Experiment Lövholmen – Seminar and discussions

26 May 2016

17.00–20.00 PM

Participants: Peter Lynch and Elizabeth Hatz (KTH Arkitekturs Studio 7) as well as Arna Mackic, Studio LA.

 Seminar and discussions about city planning and a viewing of the exhibition Latent City.


17.00 – 18.00:

  • Exhibition ”The Latent city”: models, drawings, etc, by students from the School of architecture at KTH.
  • Writer’s wall: Lövholmen – ideas, visions, questions. What’s your opinion?
  • Food and beverages is available at the café.

18-18.45: Outlooks and inspiration

  • Arna Mackic – experimental urban planning, examples from Amsterdam (in english).
  • Peter Lynch & Elizabeth Hatz, KTH: ”The Latent city” (in english)

19-20: Lövholmen, the meaning and potential of the area

  • During spring 2016 students from the master course at the School of architecture at KTH, has been working with Lövholmen as a case study. The project is about finding new connections between dwelling, work and location through city farming and planning models based on inclusion and site-specificity. They will present learnings and ideas, which will serve as basis for further discussions (in english).
  • Short presentations by artists active in the area – the locations history, its meaning today, potentials, doubts, ideas (in Swedish).
  • Discussion (in Swedish).

About Lövholmen

Liljeholmen was the first industrial suburb of Stockholm, where Lövholmen today is the last remain of this old industrial landscape. Färgfabriken has been active in Lövholmen since 1995, residing in a building from 1889. The last decade has seen industries and offices move out of Lövholmen, while at the same time the central area Liljeholmen has transformed from a somewhat sleepy suburb to an extension of the inner city, with many new dwellings and a shopping mall.

Lövholmen, Stockholm’s last central industrial area, is highly interesting for exploitation because of its location on the waterfront and proximity to public transport. It is pointed out as an area of development for dwellings, in a programme from 2008. Lövholmen’s 23 000 square meters are divided between six different landowners, and even if the planning is ongoing, no transformation has yet begun.

So, Lövholmen is in a state of transition. Its rough and derelict impression of today stands in sharp contrast to the different visions being presented by city planners and property developers. This first impression also stands in contrast to what’s actually going on behind the scenes; in fact right now Lövholmen is a cultural hub – with more than 300 artists, architects, writers and creators working here.

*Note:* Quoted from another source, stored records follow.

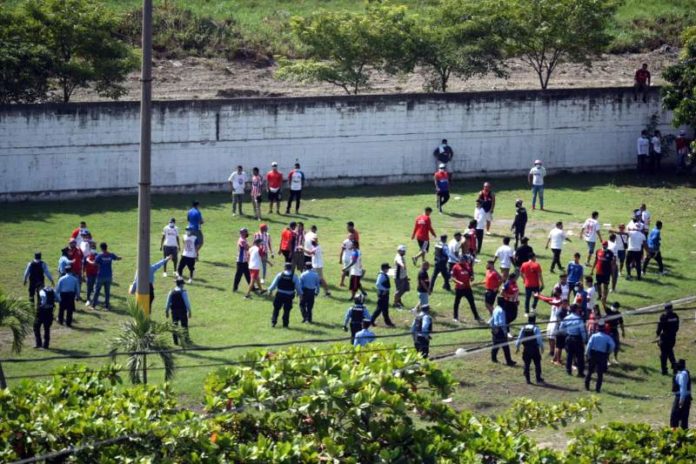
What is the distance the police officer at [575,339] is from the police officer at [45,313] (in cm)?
882

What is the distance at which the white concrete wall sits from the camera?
33.4 m

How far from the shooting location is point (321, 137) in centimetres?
3597

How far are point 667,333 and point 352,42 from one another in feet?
56.4

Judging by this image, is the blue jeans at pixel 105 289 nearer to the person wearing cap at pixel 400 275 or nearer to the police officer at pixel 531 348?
the person wearing cap at pixel 400 275

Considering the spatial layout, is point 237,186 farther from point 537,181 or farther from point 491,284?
point 491,284

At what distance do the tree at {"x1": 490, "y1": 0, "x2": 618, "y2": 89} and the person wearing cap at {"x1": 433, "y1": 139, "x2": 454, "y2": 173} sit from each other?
407cm

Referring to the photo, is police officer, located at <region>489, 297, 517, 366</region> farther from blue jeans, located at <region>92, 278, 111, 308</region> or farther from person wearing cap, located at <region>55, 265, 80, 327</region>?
person wearing cap, located at <region>55, 265, 80, 327</region>

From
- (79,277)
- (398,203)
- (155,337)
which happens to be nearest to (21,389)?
(155,337)

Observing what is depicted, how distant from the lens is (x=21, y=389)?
14289 millimetres

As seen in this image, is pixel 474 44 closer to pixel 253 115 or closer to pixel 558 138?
pixel 558 138

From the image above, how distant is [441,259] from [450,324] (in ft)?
6.12

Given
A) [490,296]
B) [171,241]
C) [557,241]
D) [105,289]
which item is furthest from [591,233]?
[105,289]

The case of Lövholmen allows us to highlight a number of questions relevant to Stockholm, and other cities in the world, in regards to future urban areas. What relevance do these kinds of worn down areas have? How are the areas dealt with before exploitation starts, and how could they be kept open and active during construction? How do deal with historical industrial areas as part of a city’s cultural heritage? What does it mean that these sites are often being taken over by creative forces in these phases of transition – and what happens to the creativity when the building cranes are brought in and the new private dwellings are in place? For whom are the plans and future buildings? Is there potential for Lövholmen to be something new or will the results be conventional and much like everything else built today? How could the multifaceted city life of tomorrow unfold? How could Lövholmen play an important role in the bridging of the city’s mental and physical barriers, rather than adding to the segregation?


The evening was arranged in collaboration with KTH & the Dutch Embassy in Stockholm.